2.2.3. Approach 3: Convolutional Neural Network

The third approach is the most straightforward one, and it is represented in detail in Figure 4. In this case, there is no use of the CVAE, and the CNN works on the field data in the specific region of space Ω₀. As in approach 2, Output #1 (the reconstructed field) is not obtained, but there is no computational expense devoted to the training of the CVAE.

3. Case Study Description

As a benchmark magnetostatic problem, the authors considered the TEAM 35 problem [16,17] consisting in a small solenoid, e.g., for in vitro experiments of biomagnetism, in which the source of the magnetic field is a winding with a rectangular cross section (width

w = 1

mm, height

h = 1.5

mm) composed of 20 series-connected circular turns, each of them carrying DC current

I = 3

A (i.e., current density

J = 2

Amm⁻²), as shown in Figure 5.

The advantage of using a known problem, selected as a benchmark by the Compumag Society, lies in the fact that many solutions (obtained using completely different approaches) already exist, and will also be available and published in the future.

Due to its well-defined nature and manageable complexity, this problem could be effectively used by the authors both as a direct problem and as an inverse problem. Moreover, the initial problem formulation inherently includes a designated subregion (referred to as the Region of Interest, ROI, in [16,17]) where field optimization is required. This aspect led the authors to obviously consider the ROI as the subdomain Ω₀ where the field is considered known before the inversion.
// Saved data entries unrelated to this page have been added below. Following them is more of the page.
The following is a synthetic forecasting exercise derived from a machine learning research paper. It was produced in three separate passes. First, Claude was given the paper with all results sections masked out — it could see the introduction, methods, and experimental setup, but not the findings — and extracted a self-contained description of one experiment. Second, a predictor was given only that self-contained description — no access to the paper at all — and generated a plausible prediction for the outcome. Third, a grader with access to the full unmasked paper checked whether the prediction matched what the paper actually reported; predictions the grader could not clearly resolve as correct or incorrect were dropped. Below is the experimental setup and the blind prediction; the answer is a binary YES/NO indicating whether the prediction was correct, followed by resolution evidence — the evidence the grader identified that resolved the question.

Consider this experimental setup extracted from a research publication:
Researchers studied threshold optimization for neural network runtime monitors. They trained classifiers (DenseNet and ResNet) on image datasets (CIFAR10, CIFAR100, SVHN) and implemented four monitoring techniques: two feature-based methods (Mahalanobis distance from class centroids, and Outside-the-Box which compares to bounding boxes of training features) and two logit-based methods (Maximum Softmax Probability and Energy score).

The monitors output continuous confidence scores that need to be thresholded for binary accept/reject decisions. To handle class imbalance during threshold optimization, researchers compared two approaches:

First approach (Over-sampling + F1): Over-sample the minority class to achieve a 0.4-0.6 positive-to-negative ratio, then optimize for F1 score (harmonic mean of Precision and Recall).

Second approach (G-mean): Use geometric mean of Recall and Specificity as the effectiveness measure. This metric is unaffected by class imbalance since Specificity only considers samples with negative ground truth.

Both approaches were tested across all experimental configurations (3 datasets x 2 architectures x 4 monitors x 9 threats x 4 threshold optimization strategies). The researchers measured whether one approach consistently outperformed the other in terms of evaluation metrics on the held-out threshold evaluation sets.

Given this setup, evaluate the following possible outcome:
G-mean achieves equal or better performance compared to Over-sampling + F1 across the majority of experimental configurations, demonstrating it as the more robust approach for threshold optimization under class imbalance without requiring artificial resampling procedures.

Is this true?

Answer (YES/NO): NO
The generation of the database is a two-step procedure; first a set of simulations performed using a Finite Element (FE) model are carried out, in order to find the magnetic field map for any physical configuration (direct problem). Consequently, the obtained field maps are post-processed with the goal of obtaining images that can be properly and efficiently managed by the DL algorithm (image processing).

3.1. Database Generation: Direct Problem Description

A Finite Element (FE) model was implemented, where only 10 turns were simulated, each characterized by radii

R_{1}, \dots, R_{10}

, respectively, and their variation range was

5 \leq R_{i} \leq 50

mm. A symmetric distribution of the radii was assumed with respect to the plane

z = 0

. The geometry and a field map obtained using the FE model, implemented in Simcenter Magnet [19], are shown in Figure 5. In detail, the axisymmetric model is characterized by a rotational axis positioned at r = 0, while a symmetry condition was imposed at

z = 0

. In this way, only 10 turns out of 20 were simulated. A vector potential formulation was implemented, and the complete domain measured 150 × 100 mm, and at

r = 150 m m

and

z = 100 m m

, a tangential field was imposed. A triangular mesh, composed of roughly 55,000 s-order elements, was created using the vector potential formulation.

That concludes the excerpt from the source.